• THE PROBLEM: Each line of the entries below that holds "United" is needed, copied in full.

### MATERIAL SHOWN

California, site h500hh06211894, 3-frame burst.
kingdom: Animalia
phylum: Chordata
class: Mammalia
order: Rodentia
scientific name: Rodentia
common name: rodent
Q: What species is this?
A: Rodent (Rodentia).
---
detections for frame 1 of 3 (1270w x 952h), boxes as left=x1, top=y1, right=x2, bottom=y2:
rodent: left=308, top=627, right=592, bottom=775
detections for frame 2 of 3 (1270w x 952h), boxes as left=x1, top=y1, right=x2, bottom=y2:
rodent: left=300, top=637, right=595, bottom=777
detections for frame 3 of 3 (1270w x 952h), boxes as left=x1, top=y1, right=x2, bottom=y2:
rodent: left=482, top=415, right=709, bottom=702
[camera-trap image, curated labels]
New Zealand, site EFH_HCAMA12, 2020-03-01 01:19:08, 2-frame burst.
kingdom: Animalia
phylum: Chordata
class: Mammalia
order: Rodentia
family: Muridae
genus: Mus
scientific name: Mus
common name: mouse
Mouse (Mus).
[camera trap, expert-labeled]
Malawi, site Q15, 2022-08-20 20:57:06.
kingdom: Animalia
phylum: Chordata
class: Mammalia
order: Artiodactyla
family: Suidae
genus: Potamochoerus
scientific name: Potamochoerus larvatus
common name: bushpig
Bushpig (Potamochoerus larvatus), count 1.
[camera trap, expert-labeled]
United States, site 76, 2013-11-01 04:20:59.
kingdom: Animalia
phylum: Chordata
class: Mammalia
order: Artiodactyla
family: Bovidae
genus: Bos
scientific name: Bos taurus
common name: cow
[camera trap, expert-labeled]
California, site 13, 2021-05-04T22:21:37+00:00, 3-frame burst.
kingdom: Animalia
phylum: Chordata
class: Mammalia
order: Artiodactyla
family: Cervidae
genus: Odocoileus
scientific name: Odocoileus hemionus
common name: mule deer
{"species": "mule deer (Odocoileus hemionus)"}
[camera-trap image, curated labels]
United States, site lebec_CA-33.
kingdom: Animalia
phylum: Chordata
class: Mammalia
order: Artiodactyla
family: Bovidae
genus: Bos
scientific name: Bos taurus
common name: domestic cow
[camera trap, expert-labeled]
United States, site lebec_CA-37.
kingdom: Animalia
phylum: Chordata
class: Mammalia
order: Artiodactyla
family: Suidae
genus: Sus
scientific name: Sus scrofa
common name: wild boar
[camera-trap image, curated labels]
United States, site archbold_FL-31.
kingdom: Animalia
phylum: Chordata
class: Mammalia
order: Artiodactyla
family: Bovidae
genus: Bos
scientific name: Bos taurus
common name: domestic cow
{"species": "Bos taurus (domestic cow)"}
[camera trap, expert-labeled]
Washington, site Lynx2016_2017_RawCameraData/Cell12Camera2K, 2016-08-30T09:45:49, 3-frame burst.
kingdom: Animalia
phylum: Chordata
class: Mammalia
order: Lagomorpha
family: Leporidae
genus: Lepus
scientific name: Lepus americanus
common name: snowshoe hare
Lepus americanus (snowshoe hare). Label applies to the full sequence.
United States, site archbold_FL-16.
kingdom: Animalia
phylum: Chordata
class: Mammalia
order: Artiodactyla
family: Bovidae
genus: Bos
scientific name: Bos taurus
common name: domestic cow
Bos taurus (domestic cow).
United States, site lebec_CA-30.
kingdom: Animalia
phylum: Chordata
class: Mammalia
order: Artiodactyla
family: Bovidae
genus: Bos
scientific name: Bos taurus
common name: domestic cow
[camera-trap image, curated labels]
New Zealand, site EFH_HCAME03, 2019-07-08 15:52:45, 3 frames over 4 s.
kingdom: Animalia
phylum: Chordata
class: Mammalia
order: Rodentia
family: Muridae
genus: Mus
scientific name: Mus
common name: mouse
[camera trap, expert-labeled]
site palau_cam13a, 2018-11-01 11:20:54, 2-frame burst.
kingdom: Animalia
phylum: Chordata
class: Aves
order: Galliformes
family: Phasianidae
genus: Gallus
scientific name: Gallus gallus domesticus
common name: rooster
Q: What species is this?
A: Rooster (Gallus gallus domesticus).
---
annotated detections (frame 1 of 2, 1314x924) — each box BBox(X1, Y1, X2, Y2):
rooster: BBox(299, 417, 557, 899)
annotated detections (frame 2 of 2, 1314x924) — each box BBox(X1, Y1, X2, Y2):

######

• COMPLETED TASK:
United States, site 76, 2013-11-01 04:20:59.
United States, site lebec_CA-33.
United States, site lebec_CA-37.
United States, site archbold_FL-31.
United States, site archbold_FL-16.
United States, site lebec_CA-30.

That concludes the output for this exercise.